Tatapan mata Ethan yang lembut dan dalam saat melihat Serenade adalah hal yang paling perempuan itu takutkan. Dia tidak pernah berani menatap Ethan kala itu. Dia takut terperangkap dalam manik hazel Ethan. Dia khawatir bahwa dia akan benar-benar menyerah pada Ethan.
"Hal itu tidak akan pernah terjadi. Kau hanya tinggal menandatangani surat cerai dan kau bebas berkencan dengan perempuan macam apapun yang kau inginkan. Berkencanlah sebanyak yang kau mau. Aku tidak peduli," kata Serenade, ketus.
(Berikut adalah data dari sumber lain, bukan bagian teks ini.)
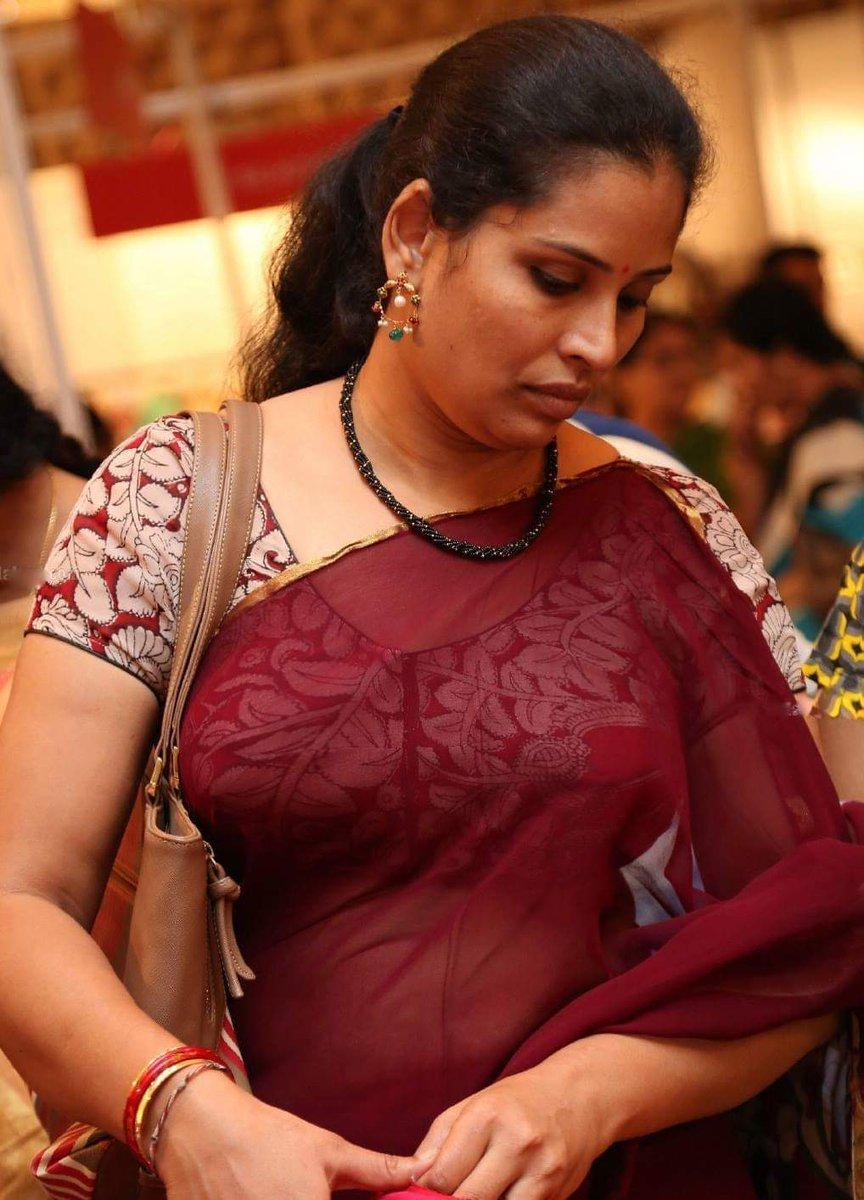 Mallu saree boob bhabhi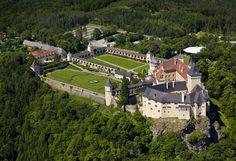 Sommer auf Schloss Rosenburg | Stadtbekannt Wien | Das Wiener Online Magazin Feldkirch, Online Magazine, Heart Of Europe, Fortification, Old Buildings, In The Heart, Holiday Fun, Austria, Medieval
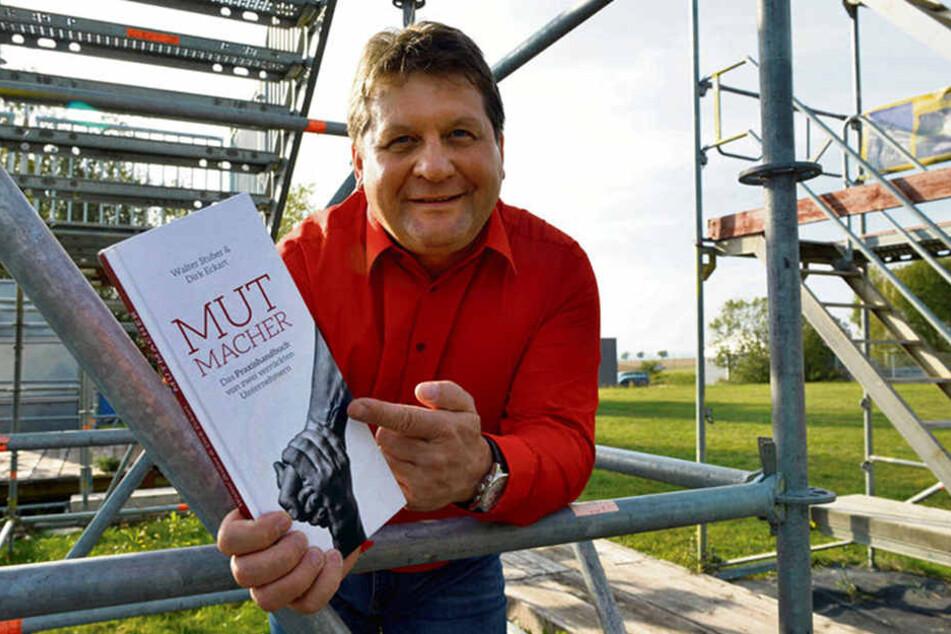 """Die Gerüstbau-Chefs Dirk Eckart (51, im Bild) und Walter Stuber (56) haben auf der Frankfurter Buchmesse ihr zweites Buch """"Mutmacher 2"""" vorgestellt."""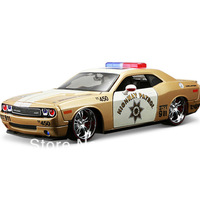 Dodge challenger artificial cars alloy car model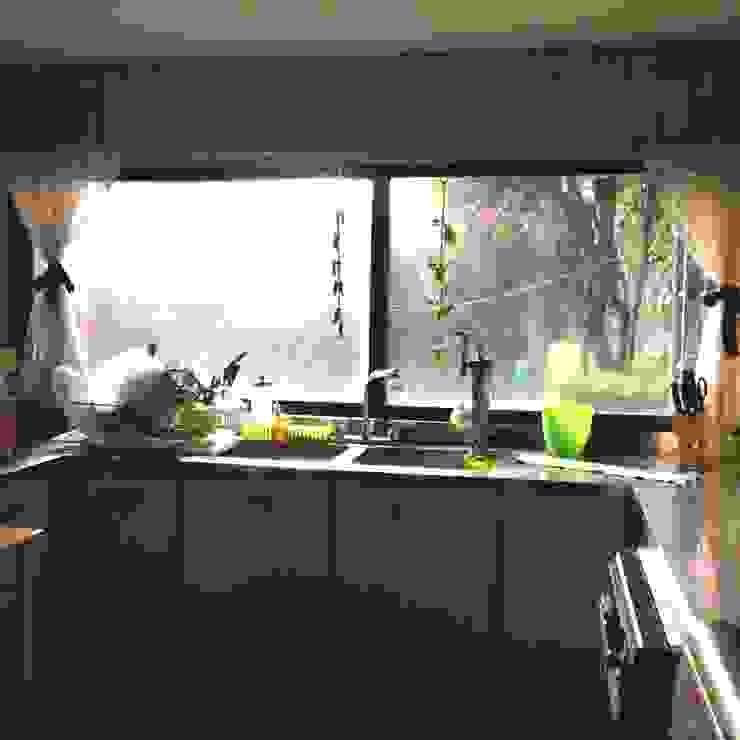 Classic style kitchen by Alejandra Zavala P. Classic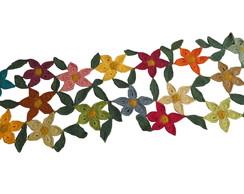 "Caminho de mesa de croch� ""Floral"""
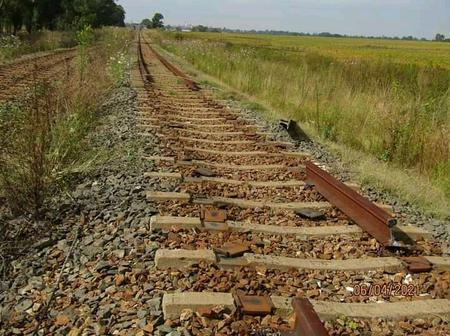Train Tracks Stolen Between Brakpan And Springs. Mzansi Blames Foreigners. See Why.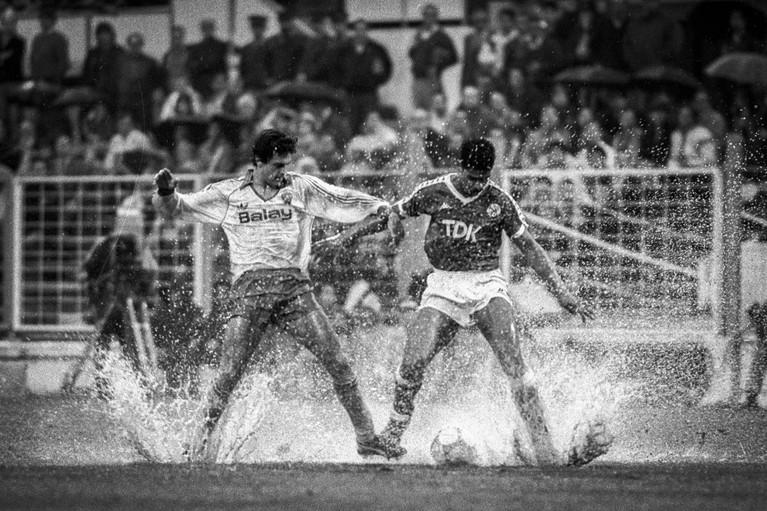 Toen er op 8 april nog wél gesport werd: Ajax blijkt het best te kunnen zwemmen in Zaragoza [video]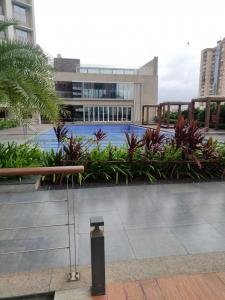 Gallery Cover Image of 950 Sq.ft 2 BHK Apartment for buy in Shapoorji Pallonji Alpine, Kandivali East for 19000000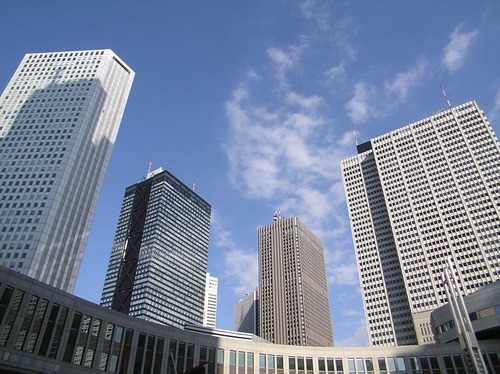 Skyscrapers_of_Shinjuku_2_7_Desember_2003_R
Ethan menghela napas panjang. Dia berdiri dari tempat duduknya seraya berkata, "Aku sudah kenyang."
Ethan selalu begitu. Dia selalu menghindar di saat Serenade menyinggung soal perceraian. Sebenarnya bisa saja Serenade yang mengajukan permohonan perceraiannya. Namun, dia tidak bisa melakukannya. Ada beberapa alasan yang menahannya bertindak lebih dulu, jadi Serenade hanya bisa menunggu Ethan yang mengajukan permohonan perceraian ke pengadilan. Meskipun taruhannya adalah nama baiknya.
Si perempuan muda bersandar pada kap depan mobil Ethan yang selalu diparkirkan pria itu dengan sembarangan. Wajahnya masam. Sesekali netra hitamnya berpaling pada pintu depan.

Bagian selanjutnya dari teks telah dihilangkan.